• Selected excerpt
────────────────
The Review: The cinema of my childhood was defined by two very different film watching experiences. That’s if you can call it cinema, as the demise of picture palaces in my home town saw me watch most of my films on the technological wonder that was VHS. Some of that was made up of the typical family fare that was a staple of popular cinema in the Eighties, from The Karate Kid to Flight Of The Navigator and The Goonies to Short Circuit. As the decade drew to a close I was allowed by my very liberal mother to take in some of the action greats of the decade before I’d reached the 18 rating recommended, such as Aliens and Die Hard, Lethal Weapon and Robocop. I suspect, although he’s half a decade younger than me and from the other end of the world, that Neill Blomkamp may have had a similarly formative childhood, given that his latest film appears to be an attempt to splice together those two genres by combining the family friendly robot education of Short Circuit with the corporate satire and blood-letting of Robocop.
────────────────
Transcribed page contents
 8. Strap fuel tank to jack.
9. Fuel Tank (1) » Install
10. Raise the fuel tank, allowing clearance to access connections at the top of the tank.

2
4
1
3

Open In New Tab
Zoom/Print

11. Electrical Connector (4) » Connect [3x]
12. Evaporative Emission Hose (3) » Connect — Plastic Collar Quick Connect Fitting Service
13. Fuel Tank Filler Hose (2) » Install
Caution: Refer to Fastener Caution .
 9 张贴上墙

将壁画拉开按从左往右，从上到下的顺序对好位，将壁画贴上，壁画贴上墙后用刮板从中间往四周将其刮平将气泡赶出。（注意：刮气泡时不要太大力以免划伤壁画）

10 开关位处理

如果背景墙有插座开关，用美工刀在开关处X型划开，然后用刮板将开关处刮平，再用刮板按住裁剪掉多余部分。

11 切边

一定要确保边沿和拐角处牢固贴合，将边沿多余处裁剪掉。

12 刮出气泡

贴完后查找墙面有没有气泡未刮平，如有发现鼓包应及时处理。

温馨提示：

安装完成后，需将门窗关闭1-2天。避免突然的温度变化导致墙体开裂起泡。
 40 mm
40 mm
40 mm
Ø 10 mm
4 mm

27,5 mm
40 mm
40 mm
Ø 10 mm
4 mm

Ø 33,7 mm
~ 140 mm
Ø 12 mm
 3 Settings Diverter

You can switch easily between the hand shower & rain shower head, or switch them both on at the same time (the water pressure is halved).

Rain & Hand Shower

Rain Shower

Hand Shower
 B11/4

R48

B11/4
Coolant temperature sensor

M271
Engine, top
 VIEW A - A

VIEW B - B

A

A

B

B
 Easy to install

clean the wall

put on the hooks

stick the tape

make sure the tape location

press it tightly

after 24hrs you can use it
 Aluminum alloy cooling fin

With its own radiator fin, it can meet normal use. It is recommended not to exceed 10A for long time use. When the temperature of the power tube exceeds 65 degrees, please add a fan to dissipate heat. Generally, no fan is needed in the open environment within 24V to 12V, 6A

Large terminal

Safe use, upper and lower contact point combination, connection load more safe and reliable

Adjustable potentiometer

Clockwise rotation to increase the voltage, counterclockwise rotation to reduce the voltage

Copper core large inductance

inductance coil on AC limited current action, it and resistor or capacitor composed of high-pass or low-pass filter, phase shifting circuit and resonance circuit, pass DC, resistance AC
────────────────
• Aim of the task
Render this sentence from the film review above into Spanish: "Some of that was made up of the typical family fare that was a staple of popular cinema in the Eighties, from The Karate Kid to Flight Of The Navigator and The Goonies to Short Circuit."

• Result of the exercise
Parte de ello consistía en el típico entretenimiento familiar que era un elemento básico del cine popular de los años ochenta, desde The Karate Kid hasta Flight Of The Navigator y desde The Goonies hasta Short Circuit.